[June 11, 2001] Short Message Service (SMS) messages have become very popular among mobile phone users. However, the service providing is still relatively awkward. This draft presents an encoding and a simple protocol for describing and submitting SMS messages over the Internet. The protocol is aimed to be used between service providers and SMS gateways. The SMS messages are encoded in XML and the corresponding Document Type Definition (DTD) for the message structure is described... This draft describes an interface between an SMSG and an SP. The SMSG and SP may reside at different physical locations and may be connected over the Internet. In other words, the interface proposed here is a straightforward way to connect SMS messages to the Internet. The purpose is to make becoming a service provider as easy as possible. If the mobile operators would provide a standard way to connect to their SMS centers via standard SMS gateway interfaces, the only thing required for becoming a wireless service provider would be a server capable of delivering and transmitting XML-encoded SMS messages. As the wireless services are maintained at the SPs servers, it is easy to connect the wireless services to the Internet-based services and databases hosted by the SP... [April 2001 draft]
[January 15, 2001] IETF Internet Draft abstract: "The Short Message Service (SMS) messages have become very popular. However, the service provisioning is still relatively awkward. This draft presents an encoding and a simple protocol for describing and submitting Short Message Service (SMS) messages over the Internet. The protocol is aimed to be used between SMS Centers and service providers. The SMS messages are encoded in XML and the corresponding Document Type Definition (DTD) for the message structure is described."
"This draft describes an interface between SMSC (Short Message Service Center) and SP (Service Provider). The SMSC and SP reside at different physical locations and are connected over the Internet. In other words, the interface proposed here is a straightforward way to connect SMS messages to the Internet. The purpose is to make becoming a service provider as easy as possible. If the mobile operators would provide a standard way to connect to the SMS Centers, the only thing required for becoming a wireless service provider would be a server capable of delivering and transmitting XML encoded SMS messages. As the wireless services are maintained at the SPs servers, it is easy to connect the wireless services to the Internet based services and data bases hosted by the SP."
"SMS (Short Message Service) is a relatively simple messaging system provided by the mobile phone networks. SMS messages are supported by GSM, TDMA and CDMA based mobile phone networks currently in use. Although services based on SMS have been feasible for many years, the recent mobile phone penetration and large scale user adoption of the existing services have made the SMS based services even more attractive to service providers.
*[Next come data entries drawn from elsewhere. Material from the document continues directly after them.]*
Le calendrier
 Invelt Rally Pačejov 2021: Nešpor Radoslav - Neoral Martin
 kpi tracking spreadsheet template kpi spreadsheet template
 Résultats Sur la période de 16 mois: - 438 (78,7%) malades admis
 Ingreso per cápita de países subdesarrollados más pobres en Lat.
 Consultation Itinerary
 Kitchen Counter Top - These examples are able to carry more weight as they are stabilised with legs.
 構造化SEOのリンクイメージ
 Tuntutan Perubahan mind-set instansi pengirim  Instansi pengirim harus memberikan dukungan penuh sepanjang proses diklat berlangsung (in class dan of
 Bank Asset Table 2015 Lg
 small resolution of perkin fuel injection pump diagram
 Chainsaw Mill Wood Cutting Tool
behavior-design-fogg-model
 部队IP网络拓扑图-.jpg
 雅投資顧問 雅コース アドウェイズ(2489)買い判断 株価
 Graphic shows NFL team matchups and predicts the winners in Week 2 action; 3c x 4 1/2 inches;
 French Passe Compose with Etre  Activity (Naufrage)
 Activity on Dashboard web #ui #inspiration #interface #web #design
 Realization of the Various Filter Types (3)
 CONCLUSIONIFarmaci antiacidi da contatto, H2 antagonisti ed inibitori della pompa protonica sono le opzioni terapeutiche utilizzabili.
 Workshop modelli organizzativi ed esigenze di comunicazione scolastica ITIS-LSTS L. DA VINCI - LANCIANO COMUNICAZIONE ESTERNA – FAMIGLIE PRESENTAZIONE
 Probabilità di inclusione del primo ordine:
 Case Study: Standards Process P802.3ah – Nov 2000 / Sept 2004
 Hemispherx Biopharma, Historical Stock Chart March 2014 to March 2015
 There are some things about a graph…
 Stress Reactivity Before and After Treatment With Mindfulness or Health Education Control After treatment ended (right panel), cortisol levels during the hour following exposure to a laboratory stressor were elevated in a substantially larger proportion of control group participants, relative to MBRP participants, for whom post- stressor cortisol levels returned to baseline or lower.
Although services enabled by WAP (Wireless Application Protocol) and UMTS (Universal Mobile Telecommunications System) will most propably replace SMS messages as the most popular media for wireless aplications, there will still be a very large user base still for a long time. The great market interest related to WAP and the so-called mCommerce (mobile commerce) has made also SMS more interesting as a service delivery channel. Operators and service providers are creating many new services. Wireless Application Service Provision (WASP) is a recent, interesting service architecture for providing SMS based services. The basic principle is that there is only one SMSC (SMS Center) which encodes the messages to be submitted through the GSM network. The basic difficulty in developing SMS based services is the variety of protocols used in SMS Centers. European Telecommunication Standards Institute (ETSI) has approved four SMSC protocols, SMPP (by Logica), CIMD (by Nokia), UCP/EMI (by CMG) and SMS2000 (by SEMA). All these protocols have a slightly different functionality and quite different character conversions. Supporting all these protocols is a demanding task for a service provider. There are several SMS gateways able to interact with some or all of the SMS protocols. However, there is no standard way for service providers to interact with the SMS gateways. Also, only few of the SMS gateways support all the SMSC protocols. This draft proposes a solution by introducing an easily adoptable interface to SMS Centers or SMS gateways for service providers."
[April 15, 2002] "XML Encoding for SMS Messages." Reference: 'draft-koponen-sms-xml-03.txt'. April 15, 2002, expires October 15, 2002. "This draft presents an encoding and a simple protocol for describing and submitting SMS messages over the Internet. The protocol is aimed to be used between service providers and SMS gateways. The SMS messages are encoded in XML and the corresponding Document Type Definition (DTD) for the message structure is described..." [cache]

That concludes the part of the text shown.